-- 
j.gedearka <j.gedea...@upcmail.nl>


https://mediaindonesia.com/editorials/detail_editorials/1938-jakarta-ramah-banjir



Jakarta Ramah Banjir

Penulis: Media Indonesia Pada: Selasa 25 Februari 2020, 05:05 WIB Editorial MI
 

PEMASALAHAN banjir di Ibu Kota sudah menyentuh kedaruratan. Sebagian warga Ibu 
Kota kini mengalami banjir yang bukan lagi lima tahun sekali atau setahun 
sekali. Belum juga bulan kedua berakhir, sejak awal tahun ini beberapa wilayah 
di DKI Jakarta diterpa banjir hingga tujuh kali.

Setiap hujan deras mengguyur semalaman sudah hampir dipastikan bakal ada 
wilayah yang kebanjiran. Saking seringnya, barangkali warga sudah terbiasa 
untuk terjaga sepanjang durasi hujan. Dengan begitu, mereka sudah tidak kaget 
lagi saat air tiba-tiba masuk ke rumah hingga setinggi tempat tidur.

#### BARIS DATA
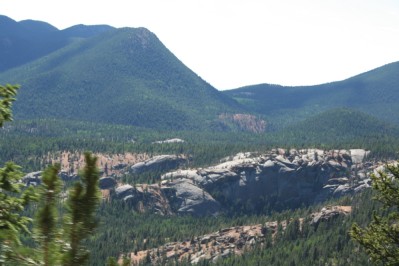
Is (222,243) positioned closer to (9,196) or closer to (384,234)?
(384,234)

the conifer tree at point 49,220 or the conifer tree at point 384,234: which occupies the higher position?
the conifer tree at point 49,220

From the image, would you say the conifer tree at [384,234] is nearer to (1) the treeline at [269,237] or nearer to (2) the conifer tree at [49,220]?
(2) the conifer tree at [49,220]

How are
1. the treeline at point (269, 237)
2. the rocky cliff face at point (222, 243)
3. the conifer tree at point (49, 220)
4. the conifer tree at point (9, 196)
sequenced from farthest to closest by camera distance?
1. the rocky cliff face at point (222, 243)
2. the treeline at point (269, 237)
3. the conifer tree at point (9, 196)
4. the conifer tree at point (49, 220)

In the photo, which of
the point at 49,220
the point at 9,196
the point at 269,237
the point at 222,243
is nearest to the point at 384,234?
the point at 9,196

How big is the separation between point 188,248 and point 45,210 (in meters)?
151

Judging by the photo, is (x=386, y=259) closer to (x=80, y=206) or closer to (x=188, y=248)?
(x=80, y=206)

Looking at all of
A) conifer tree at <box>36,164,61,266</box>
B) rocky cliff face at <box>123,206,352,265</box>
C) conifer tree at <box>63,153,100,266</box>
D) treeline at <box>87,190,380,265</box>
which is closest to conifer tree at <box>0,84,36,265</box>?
conifer tree at <box>36,164,61,266</box>

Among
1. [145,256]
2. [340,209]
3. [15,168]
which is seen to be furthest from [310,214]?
[15,168]

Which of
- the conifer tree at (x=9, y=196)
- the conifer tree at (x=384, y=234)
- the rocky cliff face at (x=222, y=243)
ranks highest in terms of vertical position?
the conifer tree at (x=9, y=196)

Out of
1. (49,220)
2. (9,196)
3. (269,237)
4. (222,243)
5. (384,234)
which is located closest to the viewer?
(49,220)

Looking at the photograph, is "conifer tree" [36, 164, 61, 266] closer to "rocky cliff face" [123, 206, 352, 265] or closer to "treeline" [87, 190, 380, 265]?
"treeline" [87, 190, 380, 265]

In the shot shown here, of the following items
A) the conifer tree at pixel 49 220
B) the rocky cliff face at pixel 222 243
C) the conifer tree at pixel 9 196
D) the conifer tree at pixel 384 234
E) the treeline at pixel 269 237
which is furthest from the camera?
the rocky cliff face at pixel 222 243

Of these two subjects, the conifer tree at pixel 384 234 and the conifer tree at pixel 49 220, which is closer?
the conifer tree at pixel 49 220

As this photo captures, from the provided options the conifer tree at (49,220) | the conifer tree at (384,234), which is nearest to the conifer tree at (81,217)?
the conifer tree at (49,220)
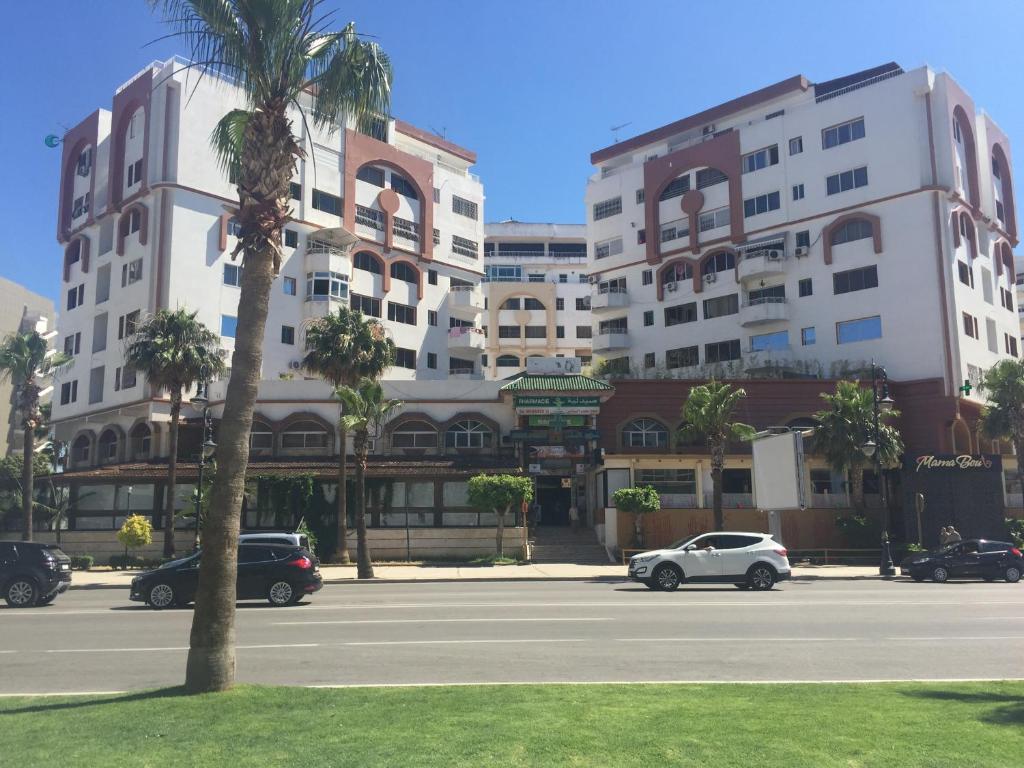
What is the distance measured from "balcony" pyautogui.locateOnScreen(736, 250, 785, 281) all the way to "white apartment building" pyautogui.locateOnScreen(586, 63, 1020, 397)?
0.42 ft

#### PETUNJUK TUGAS
Tampilkan ulang teks tentang banjir di Jakarta secara utuh, tanpa mengubah satu kata atau tanda baca pun. Baris-baris di atas tidak ada hubungannya dengan teks.

#### JAWABAN
-- 
j.gedearka <j.gedea...@upcmail.nl>


https://mediaindonesia.com/editorials/detail_editorials/1938-jakarta-ramah-banjir



Jakarta Ramah Banjir

Penulis: Media Indonesia Pada: Selasa 25 Februari 2020, 05:05 WIB Editorial MI
 

PEMASALAHAN banjir di Ibu Kota sudah menyentuh kedaruratan. Sebagian warga Ibu 
Kota kini mengalami banjir yang bukan lagi lima tahun sekali atau setahun 
sekali. Belum juga bulan kedua berakhir, sejak awal tahun ini beberapa wilayah 
di DKI Jakarta diterpa banjir hingga tujuh kali.

Setiap hujan deras mengguyur semalaman sudah hampir dipastikan bakal ada 
wilayah yang kebanjiran. Saking seringnya, barangkali warga sudah terbiasa 
untuk terjaga sepanjang durasi hujan. Dengan begitu, mereka sudah tidak kaget 
lagi saat air tiba-tiba masuk ke rumah hingga setinggi tempat tidur.